Variety noted "a blending of light comedy and a dash of sentiment, with punch comedy lines providing timely shots in the arm. They're welcome when they come, but they're too irregular," with the reviewer concluding, "Bogarde, of course, is the mainstay of the story, but Justice again emerges as the standout character".

The New York Times wrote that despite "signs of fatigue," with the film prescribing the same mixture as before, "If it is diluted, it is still not too hard to take."

Filmink called it "breezy, cheery fun... giving Bogarde's character a decent "arc"."

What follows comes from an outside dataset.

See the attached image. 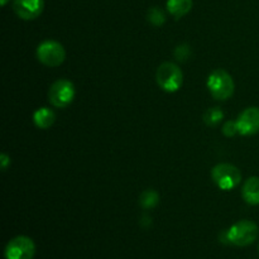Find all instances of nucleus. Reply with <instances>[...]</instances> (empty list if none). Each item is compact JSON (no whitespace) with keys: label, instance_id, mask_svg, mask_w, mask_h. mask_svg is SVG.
<instances>
[{"label":"nucleus","instance_id":"obj_18","mask_svg":"<svg viewBox=\"0 0 259 259\" xmlns=\"http://www.w3.org/2000/svg\"><path fill=\"white\" fill-rule=\"evenodd\" d=\"M0 162H2V169L3 171H5V169L8 168V164L10 163V158L7 156V154L3 153L2 156H0Z\"/></svg>","mask_w":259,"mask_h":259},{"label":"nucleus","instance_id":"obj_2","mask_svg":"<svg viewBox=\"0 0 259 259\" xmlns=\"http://www.w3.org/2000/svg\"><path fill=\"white\" fill-rule=\"evenodd\" d=\"M207 89L217 100H228L234 94V81L225 70H215L207 78Z\"/></svg>","mask_w":259,"mask_h":259},{"label":"nucleus","instance_id":"obj_17","mask_svg":"<svg viewBox=\"0 0 259 259\" xmlns=\"http://www.w3.org/2000/svg\"><path fill=\"white\" fill-rule=\"evenodd\" d=\"M175 55H176L177 60H180V61L186 60V58L189 57V55H190L189 46H186V45L179 46V47L176 48V52H175Z\"/></svg>","mask_w":259,"mask_h":259},{"label":"nucleus","instance_id":"obj_6","mask_svg":"<svg viewBox=\"0 0 259 259\" xmlns=\"http://www.w3.org/2000/svg\"><path fill=\"white\" fill-rule=\"evenodd\" d=\"M37 58L48 67H57L66 58L65 48L56 40H45L37 48Z\"/></svg>","mask_w":259,"mask_h":259},{"label":"nucleus","instance_id":"obj_12","mask_svg":"<svg viewBox=\"0 0 259 259\" xmlns=\"http://www.w3.org/2000/svg\"><path fill=\"white\" fill-rule=\"evenodd\" d=\"M192 9V0H167V10L176 19L185 17Z\"/></svg>","mask_w":259,"mask_h":259},{"label":"nucleus","instance_id":"obj_11","mask_svg":"<svg viewBox=\"0 0 259 259\" xmlns=\"http://www.w3.org/2000/svg\"><path fill=\"white\" fill-rule=\"evenodd\" d=\"M33 120H34V124L38 128L48 129L55 123L56 114L50 108H40L35 110L34 115H33Z\"/></svg>","mask_w":259,"mask_h":259},{"label":"nucleus","instance_id":"obj_1","mask_svg":"<svg viewBox=\"0 0 259 259\" xmlns=\"http://www.w3.org/2000/svg\"><path fill=\"white\" fill-rule=\"evenodd\" d=\"M259 235L258 225L250 220H242L230 227L224 233L225 243H232L237 247H247L254 243Z\"/></svg>","mask_w":259,"mask_h":259},{"label":"nucleus","instance_id":"obj_13","mask_svg":"<svg viewBox=\"0 0 259 259\" xmlns=\"http://www.w3.org/2000/svg\"><path fill=\"white\" fill-rule=\"evenodd\" d=\"M159 201V196L154 190H147L141 195V206L144 209H152Z\"/></svg>","mask_w":259,"mask_h":259},{"label":"nucleus","instance_id":"obj_8","mask_svg":"<svg viewBox=\"0 0 259 259\" xmlns=\"http://www.w3.org/2000/svg\"><path fill=\"white\" fill-rule=\"evenodd\" d=\"M238 133L242 136H254L259 132V108L252 106L245 109L235 120Z\"/></svg>","mask_w":259,"mask_h":259},{"label":"nucleus","instance_id":"obj_16","mask_svg":"<svg viewBox=\"0 0 259 259\" xmlns=\"http://www.w3.org/2000/svg\"><path fill=\"white\" fill-rule=\"evenodd\" d=\"M223 133L225 134L227 137H233L238 133V128H237V123L235 121H227L223 126Z\"/></svg>","mask_w":259,"mask_h":259},{"label":"nucleus","instance_id":"obj_3","mask_svg":"<svg viewBox=\"0 0 259 259\" xmlns=\"http://www.w3.org/2000/svg\"><path fill=\"white\" fill-rule=\"evenodd\" d=\"M157 82L162 90L176 93L184 82V73L175 63L164 62L157 70Z\"/></svg>","mask_w":259,"mask_h":259},{"label":"nucleus","instance_id":"obj_15","mask_svg":"<svg viewBox=\"0 0 259 259\" xmlns=\"http://www.w3.org/2000/svg\"><path fill=\"white\" fill-rule=\"evenodd\" d=\"M148 20L154 25H162L166 20V17L159 8H152L148 10Z\"/></svg>","mask_w":259,"mask_h":259},{"label":"nucleus","instance_id":"obj_5","mask_svg":"<svg viewBox=\"0 0 259 259\" xmlns=\"http://www.w3.org/2000/svg\"><path fill=\"white\" fill-rule=\"evenodd\" d=\"M75 86L71 81L61 78L52 83L48 91V100L56 108H66L75 99Z\"/></svg>","mask_w":259,"mask_h":259},{"label":"nucleus","instance_id":"obj_9","mask_svg":"<svg viewBox=\"0 0 259 259\" xmlns=\"http://www.w3.org/2000/svg\"><path fill=\"white\" fill-rule=\"evenodd\" d=\"M45 8V0H14L13 9L15 14L24 20H32L39 17Z\"/></svg>","mask_w":259,"mask_h":259},{"label":"nucleus","instance_id":"obj_10","mask_svg":"<svg viewBox=\"0 0 259 259\" xmlns=\"http://www.w3.org/2000/svg\"><path fill=\"white\" fill-rule=\"evenodd\" d=\"M242 195L249 205H259V177H250L244 182Z\"/></svg>","mask_w":259,"mask_h":259},{"label":"nucleus","instance_id":"obj_19","mask_svg":"<svg viewBox=\"0 0 259 259\" xmlns=\"http://www.w3.org/2000/svg\"><path fill=\"white\" fill-rule=\"evenodd\" d=\"M9 2V0H2V5L4 7V5H7V3Z\"/></svg>","mask_w":259,"mask_h":259},{"label":"nucleus","instance_id":"obj_7","mask_svg":"<svg viewBox=\"0 0 259 259\" xmlns=\"http://www.w3.org/2000/svg\"><path fill=\"white\" fill-rule=\"evenodd\" d=\"M34 254V242L25 235L13 238L5 247V259H33Z\"/></svg>","mask_w":259,"mask_h":259},{"label":"nucleus","instance_id":"obj_14","mask_svg":"<svg viewBox=\"0 0 259 259\" xmlns=\"http://www.w3.org/2000/svg\"><path fill=\"white\" fill-rule=\"evenodd\" d=\"M223 118H224V113H223L219 108H214L209 109V110L205 113L204 120L206 121V124H209V125H217Z\"/></svg>","mask_w":259,"mask_h":259},{"label":"nucleus","instance_id":"obj_4","mask_svg":"<svg viewBox=\"0 0 259 259\" xmlns=\"http://www.w3.org/2000/svg\"><path fill=\"white\" fill-rule=\"evenodd\" d=\"M211 176L219 189L229 191L237 187L242 181V174L230 163H220L212 168Z\"/></svg>","mask_w":259,"mask_h":259}]
</instances>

The Radio Times Guide to Films gave the film 3/5 stars, writing: "In this third entry in the series inspired by the novels of Richard Gordon, Dirk Bogarde, as accident-prone houseman Simon Sparrow, once again escapes the confines of St Swithin's in order to explore pastures new, in this case a country practice where nothing goes right. But it's only once he's back under the beady gaze of James Robertson-Justice that the film comes to life. This is amiable enough, but everyone is just a touch off colour, and the film shows signs of the terminal decline that would set in after Bogarde quit the series."

British film critic Leslie Halliwell said: "Hit-or-miss medical comedy with honours about even."

In British Sound Films: The Studio Years 1928–1959 David Quinlan rated the film as "good", writing: "Corny-copia of medical jokes raises quite a few laughs."